Some current is being burned in the windings because the phase current (Iq) goes negative to brake.
No, it’s more like the stored rotational and magnetic energy in the motor is removed (negative current) and turned to heat in the brake resistor. The power supply current ideally goes to 0 during braking.
Measuring through the power supply would be best. Otherwise… probably (odrv0.Ibus + odrv0.brake_current) * odrv0.vbus_voltage, except I think the brake current value is only in 0.5.3 development branch right now.
Ok, thanks for all of that. But given that I’m not consuming power from the supply in the braking phase, presumably
odrv0.ibus * odrv0.vbus_voltage
should give me my power (from the supply)?
And do you have any suggestions about how I can do a calculation to predict energy consumption?
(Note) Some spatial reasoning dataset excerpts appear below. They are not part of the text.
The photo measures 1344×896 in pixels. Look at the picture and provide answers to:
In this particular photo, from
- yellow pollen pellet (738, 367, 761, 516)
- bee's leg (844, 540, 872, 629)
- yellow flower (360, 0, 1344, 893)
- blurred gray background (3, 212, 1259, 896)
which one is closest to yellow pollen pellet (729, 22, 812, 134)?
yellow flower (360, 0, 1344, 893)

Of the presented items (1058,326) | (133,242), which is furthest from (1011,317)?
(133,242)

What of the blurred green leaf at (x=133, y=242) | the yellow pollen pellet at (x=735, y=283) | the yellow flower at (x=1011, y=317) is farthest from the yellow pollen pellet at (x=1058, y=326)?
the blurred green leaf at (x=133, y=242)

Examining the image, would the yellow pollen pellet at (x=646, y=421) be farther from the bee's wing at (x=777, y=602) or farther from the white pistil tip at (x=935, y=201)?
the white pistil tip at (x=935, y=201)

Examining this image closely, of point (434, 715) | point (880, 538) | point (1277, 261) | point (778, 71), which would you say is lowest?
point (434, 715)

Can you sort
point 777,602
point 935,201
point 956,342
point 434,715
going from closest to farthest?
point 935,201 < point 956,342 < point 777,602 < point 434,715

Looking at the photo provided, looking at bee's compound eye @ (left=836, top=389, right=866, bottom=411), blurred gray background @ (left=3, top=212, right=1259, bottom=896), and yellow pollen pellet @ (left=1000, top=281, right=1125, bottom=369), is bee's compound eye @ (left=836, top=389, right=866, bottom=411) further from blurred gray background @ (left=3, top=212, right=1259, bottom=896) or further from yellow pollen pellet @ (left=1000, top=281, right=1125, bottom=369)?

Re controller bandwidth, I’ve been doing trapezoidal moves and logging a bunch of variables to produce plots. I’d been logging at about 100Hz and bumped this up to 200Hz to get more accurate plots. But I realised that sometimes I was spending too long in the loops (at the end of the logging loop I set the time to next pull the data, and I can see that that time has already passed), so I wondered if polling the odrive so fast was impacting its performance. So I dropped way down to 25-50Hz, and then found that I could command faster accelerations (for a given bandwidth) without getting errors. I.e. it seems that polling the odrive so frequently for data was affecting the controller performance. So, I guess the question is, does this sound right, and is there a more efficient way of pulling the data off the odrive? Currently I do commands like pos[index] = axis.encoder.pos_estimate, and I’m grabbing about 10 variables every cycle.
Re the inertia, if I have T = I * angular acceleration, then I has units Nm / (rad / s^2) (which presumably are the same as kg m^2, but I can’t see how to get from one to the other right now). Anyway, I make it that multiplying my inertia value by 2*pi will give me inertia in Nm/(rev/s^2). Doing this gives me even ‘neater’ trapezoidal trajectories, so it seems like I’m on the right track.
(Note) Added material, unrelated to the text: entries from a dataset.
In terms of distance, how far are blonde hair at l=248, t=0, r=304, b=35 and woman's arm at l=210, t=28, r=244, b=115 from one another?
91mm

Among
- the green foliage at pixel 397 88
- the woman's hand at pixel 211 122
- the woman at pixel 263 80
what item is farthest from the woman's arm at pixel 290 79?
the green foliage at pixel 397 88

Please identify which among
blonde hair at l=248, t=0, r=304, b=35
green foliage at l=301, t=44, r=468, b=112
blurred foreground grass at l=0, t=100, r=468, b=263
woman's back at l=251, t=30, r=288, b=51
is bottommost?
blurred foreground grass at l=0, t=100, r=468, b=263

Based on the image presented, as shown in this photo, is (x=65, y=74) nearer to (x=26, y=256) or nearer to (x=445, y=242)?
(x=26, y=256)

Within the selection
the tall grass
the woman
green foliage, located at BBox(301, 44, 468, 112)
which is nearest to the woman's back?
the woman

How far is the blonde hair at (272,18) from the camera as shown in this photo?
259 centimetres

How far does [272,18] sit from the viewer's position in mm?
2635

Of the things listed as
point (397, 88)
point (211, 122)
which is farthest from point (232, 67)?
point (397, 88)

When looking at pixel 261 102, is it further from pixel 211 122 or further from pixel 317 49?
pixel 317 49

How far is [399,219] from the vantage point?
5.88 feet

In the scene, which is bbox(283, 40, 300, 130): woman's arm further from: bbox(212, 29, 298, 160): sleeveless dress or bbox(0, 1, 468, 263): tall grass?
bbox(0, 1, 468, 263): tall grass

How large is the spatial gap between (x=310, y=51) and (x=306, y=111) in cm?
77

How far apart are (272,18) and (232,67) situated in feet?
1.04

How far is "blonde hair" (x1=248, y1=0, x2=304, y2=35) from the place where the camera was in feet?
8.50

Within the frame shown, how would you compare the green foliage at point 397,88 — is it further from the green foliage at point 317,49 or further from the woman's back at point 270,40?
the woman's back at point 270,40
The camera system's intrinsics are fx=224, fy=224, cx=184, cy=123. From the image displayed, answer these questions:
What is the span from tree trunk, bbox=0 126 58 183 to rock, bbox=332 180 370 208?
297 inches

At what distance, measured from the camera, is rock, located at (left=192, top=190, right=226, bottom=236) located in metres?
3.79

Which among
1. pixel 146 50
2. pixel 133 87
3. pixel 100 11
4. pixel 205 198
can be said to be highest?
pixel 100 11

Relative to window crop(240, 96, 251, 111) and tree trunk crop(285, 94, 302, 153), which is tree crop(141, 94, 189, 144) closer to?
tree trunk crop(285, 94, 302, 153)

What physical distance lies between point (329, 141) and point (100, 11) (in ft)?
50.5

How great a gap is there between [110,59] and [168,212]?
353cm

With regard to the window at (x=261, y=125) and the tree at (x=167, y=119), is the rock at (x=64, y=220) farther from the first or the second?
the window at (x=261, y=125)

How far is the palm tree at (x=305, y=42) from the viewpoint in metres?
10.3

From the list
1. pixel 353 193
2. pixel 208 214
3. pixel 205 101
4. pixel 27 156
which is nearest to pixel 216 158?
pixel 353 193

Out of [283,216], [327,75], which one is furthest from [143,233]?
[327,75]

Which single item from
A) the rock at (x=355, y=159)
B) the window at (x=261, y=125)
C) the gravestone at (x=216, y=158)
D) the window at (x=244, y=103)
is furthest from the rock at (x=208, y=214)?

Just to add, for the energy consumption calculation, I’m happy to ignore the coasting phase, and if it’s correct no energy is consumed from the supply in braking, the braking phase too. So basically I want to calculate the energy use while doing constant torque acceleration up to a max velocity, for given motor and load.
Ah yes, you’re right, I misread the code and I can see that Ibus (as reported in odrivetool) is already taking the brake current into account. So just Ibus * vbus_voltage will work fine.